--- Start Selected extract ---
These law firms tout a number of advantages of retaining them:

  • Expertise in financial matters, including business valuations, tax law, and forensic accounting
  • Ability to investigate the value of financial assets
  • Skills necessary to perform a lifestyle analysis

While these skills and abilities certainly can’t hurt the divorcing client, using your divorce lawyers to fill your forensic accounting needs also has some big disadvantages. As I discuss in my book Lifestyle Analysis in Divorce Cases: Investigating Spending and Finding Hidden Income and Assets, using an outside forensic accountant is preferable for the following reasons:

  • Experience in financial investigations means the work can be completed quicker and more efficiently. The results are often presented better since experts present their results in court and are used to making things understandable for non-accountants.
  • An outside expert can testify, whereas law firm personnel cannot. Even though the family lawyer might not intend for the case to go to trial, it is always a possibility; therefore, it pays to have a financial professional who could testify if necessary.
--- End Selected extract ---
# Short exercise:
From the text on divorce lawyers and forensic accounting, pull out word for word the stretch from "These law firms" through "understandable for non-accountants.".
--- Start Given entries ---
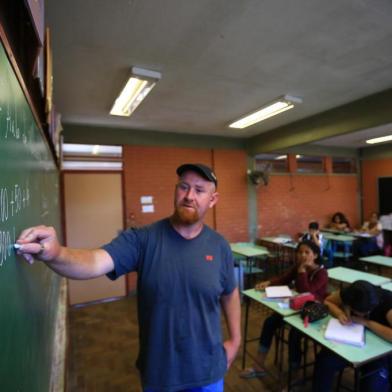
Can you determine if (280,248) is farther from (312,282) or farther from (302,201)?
(312,282)

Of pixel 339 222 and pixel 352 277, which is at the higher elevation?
pixel 339 222

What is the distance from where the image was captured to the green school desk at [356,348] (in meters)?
1.56

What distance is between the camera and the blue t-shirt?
45.6 inches

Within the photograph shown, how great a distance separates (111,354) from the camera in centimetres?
295

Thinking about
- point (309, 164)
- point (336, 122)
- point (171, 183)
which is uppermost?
point (336, 122)

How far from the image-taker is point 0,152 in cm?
52

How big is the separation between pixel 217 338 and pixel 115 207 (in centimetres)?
363

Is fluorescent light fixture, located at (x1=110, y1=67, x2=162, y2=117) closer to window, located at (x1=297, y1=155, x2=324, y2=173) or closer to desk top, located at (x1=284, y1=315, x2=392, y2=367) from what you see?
desk top, located at (x1=284, y1=315, x2=392, y2=367)

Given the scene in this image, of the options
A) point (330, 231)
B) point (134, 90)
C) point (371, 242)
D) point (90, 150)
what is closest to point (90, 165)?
point (90, 150)

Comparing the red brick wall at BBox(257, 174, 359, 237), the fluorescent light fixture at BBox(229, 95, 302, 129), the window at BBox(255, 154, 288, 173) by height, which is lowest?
the red brick wall at BBox(257, 174, 359, 237)

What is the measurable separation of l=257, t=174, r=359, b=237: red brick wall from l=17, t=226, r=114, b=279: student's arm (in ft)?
16.4

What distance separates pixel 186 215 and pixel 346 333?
1.46 meters

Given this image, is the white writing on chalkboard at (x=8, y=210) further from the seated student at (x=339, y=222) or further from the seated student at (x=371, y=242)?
the seated student at (x=339, y=222)

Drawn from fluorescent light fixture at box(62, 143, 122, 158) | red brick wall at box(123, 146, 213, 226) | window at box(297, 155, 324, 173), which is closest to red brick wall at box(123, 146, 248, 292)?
red brick wall at box(123, 146, 213, 226)
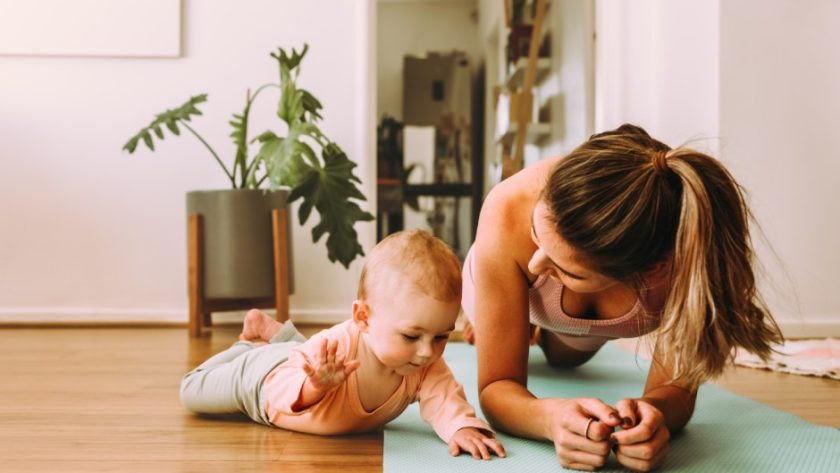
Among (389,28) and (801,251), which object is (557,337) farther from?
(389,28)

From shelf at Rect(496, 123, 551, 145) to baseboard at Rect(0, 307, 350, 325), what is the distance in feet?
6.16

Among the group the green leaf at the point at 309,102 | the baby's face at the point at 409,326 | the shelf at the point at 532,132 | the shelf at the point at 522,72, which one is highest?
the shelf at the point at 522,72

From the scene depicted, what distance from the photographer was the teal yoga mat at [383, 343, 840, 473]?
1.06 meters

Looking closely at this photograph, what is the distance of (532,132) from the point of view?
182 inches

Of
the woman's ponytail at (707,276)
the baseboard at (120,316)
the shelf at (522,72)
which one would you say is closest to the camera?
the woman's ponytail at (707,276)

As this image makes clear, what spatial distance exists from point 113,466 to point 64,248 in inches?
97.8

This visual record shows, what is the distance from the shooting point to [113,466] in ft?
3.48

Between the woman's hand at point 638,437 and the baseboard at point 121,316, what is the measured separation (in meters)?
2.29

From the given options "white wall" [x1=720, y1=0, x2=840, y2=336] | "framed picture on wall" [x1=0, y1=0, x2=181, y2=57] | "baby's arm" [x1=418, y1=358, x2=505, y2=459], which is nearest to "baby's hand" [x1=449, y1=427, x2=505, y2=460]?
"baby's arm" [x1=418, y1=358, x2=505, y2=459]

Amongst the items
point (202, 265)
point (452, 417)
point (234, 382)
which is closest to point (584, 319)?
point (452, 417)

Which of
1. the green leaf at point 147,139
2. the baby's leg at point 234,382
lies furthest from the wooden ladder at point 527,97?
the baby's leg at point 234,382

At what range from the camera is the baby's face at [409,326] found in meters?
1.09

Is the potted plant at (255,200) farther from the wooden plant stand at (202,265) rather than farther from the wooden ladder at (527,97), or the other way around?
the wooden ladder at (527,97)

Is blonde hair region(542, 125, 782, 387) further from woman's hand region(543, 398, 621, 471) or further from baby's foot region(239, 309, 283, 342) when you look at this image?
baby's foot region(239, 309, 283, 342)
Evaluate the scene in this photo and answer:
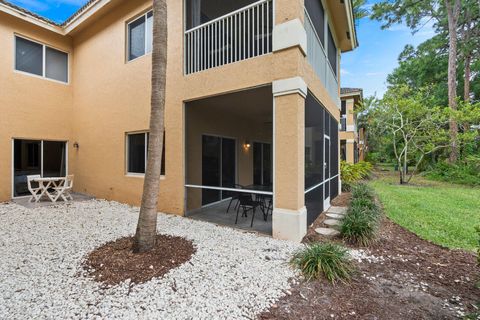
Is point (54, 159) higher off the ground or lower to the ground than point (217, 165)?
higher

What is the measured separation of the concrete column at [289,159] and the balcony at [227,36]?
120cm

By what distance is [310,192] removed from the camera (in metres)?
5.72

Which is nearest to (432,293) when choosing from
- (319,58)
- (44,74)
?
(319,58)

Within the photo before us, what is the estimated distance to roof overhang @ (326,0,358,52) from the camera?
25.4 ft

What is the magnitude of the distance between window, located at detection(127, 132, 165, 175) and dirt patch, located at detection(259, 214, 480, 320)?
6333mm

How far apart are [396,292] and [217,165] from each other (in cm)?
593

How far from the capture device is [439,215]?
22.0 feet

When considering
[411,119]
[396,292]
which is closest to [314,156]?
[396,292]

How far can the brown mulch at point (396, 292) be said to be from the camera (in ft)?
9.00

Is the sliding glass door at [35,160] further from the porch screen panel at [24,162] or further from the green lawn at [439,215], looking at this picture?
the green lawn at [439,215]

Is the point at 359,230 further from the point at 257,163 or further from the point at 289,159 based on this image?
the point at 257,163

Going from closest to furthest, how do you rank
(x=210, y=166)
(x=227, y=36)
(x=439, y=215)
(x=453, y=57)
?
(x=227, y=36) → (x=439, y=215) → (x=210, y=166) → (x=453, y=57)

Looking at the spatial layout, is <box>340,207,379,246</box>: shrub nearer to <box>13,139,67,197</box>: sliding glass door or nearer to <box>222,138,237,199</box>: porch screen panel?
<box>222,138,237,199</box>: porch screen panel

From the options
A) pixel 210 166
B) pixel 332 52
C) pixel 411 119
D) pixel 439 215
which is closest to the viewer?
pixel 439 215
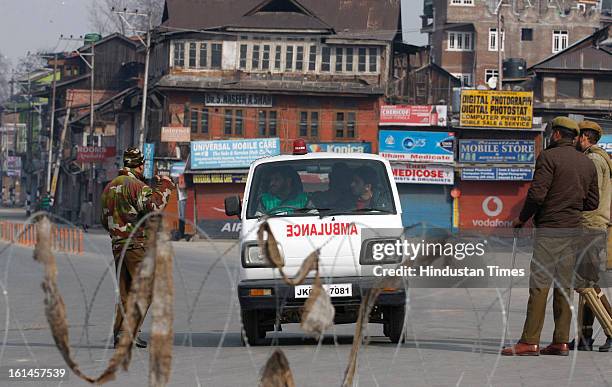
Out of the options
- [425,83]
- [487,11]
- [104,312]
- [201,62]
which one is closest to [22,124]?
[487,11]

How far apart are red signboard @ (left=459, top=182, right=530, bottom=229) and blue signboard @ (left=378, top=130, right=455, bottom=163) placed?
2.26 meters

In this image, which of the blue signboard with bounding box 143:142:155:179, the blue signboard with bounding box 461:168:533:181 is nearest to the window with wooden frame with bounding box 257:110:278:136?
the blue signboard with bounding box 143:142:155:179

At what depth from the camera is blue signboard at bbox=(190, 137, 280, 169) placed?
61.3 meters

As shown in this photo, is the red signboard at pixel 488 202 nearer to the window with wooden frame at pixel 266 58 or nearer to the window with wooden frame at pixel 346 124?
the window with wooden frame at pixel 346 124

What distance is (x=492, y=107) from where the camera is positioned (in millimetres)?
62750

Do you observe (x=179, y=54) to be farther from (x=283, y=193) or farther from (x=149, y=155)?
(x=283, y=193)

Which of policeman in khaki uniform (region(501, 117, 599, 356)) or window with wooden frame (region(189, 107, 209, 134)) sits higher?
window with wooden frame (region(189, 107, 209, 134))

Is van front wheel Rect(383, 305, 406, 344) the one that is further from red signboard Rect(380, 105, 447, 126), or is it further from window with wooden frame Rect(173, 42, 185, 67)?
window with wooden frame Rect(173, 42, 185, 67)

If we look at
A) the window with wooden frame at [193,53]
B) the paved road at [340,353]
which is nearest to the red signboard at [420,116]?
the window with wooden frame at [193,53]

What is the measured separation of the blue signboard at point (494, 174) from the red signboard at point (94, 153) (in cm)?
2337

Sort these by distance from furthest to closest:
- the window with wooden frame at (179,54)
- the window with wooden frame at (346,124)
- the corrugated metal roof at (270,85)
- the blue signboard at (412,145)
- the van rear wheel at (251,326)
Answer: the window with wooden frame at (179,54), the window with wooden frame at (346,124), the corrugated metal roof at (270,85), the blue signboard at (412,145), the van rear wheel at (251,326)

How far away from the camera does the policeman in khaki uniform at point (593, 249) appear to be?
11016 millimetres

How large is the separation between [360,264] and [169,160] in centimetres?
5237

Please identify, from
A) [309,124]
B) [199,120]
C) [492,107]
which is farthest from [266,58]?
[492,107]
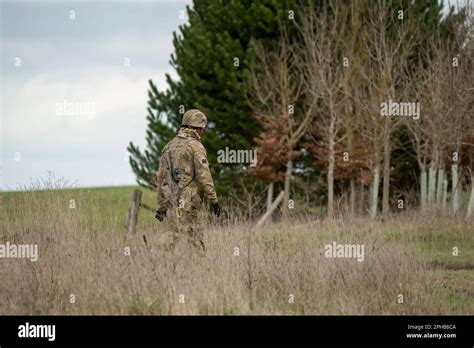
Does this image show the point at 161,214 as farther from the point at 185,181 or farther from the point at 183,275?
the point at 183,275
--- End Given entries ---
# Exercise solution:
These law firms tout a number of advantages of retaining them:

  • Expertise in financial matters, including business valuations, tax law, and forensic accounting
  • Ability to investigate the value of financial assets
  • Skills necessary to perform a lifestyle analysis

While these skills and abilities certainly can’t hurt the divorcing client, using your divorce lawyers to fill your forensic accounting needs also has some big disadvantages. As I discuss in my book Lifestyle Analysis in Divorce Cases: Investigating Spending and Finding Hidden Income and Assets, using an outside forensic accountant is preferable for the following reasons:

  • Experience in financial investigations means the work can be completed quicker and more efficiently. The results are often presented better since experts present their results in court and are used to making things understandable for non-accountants.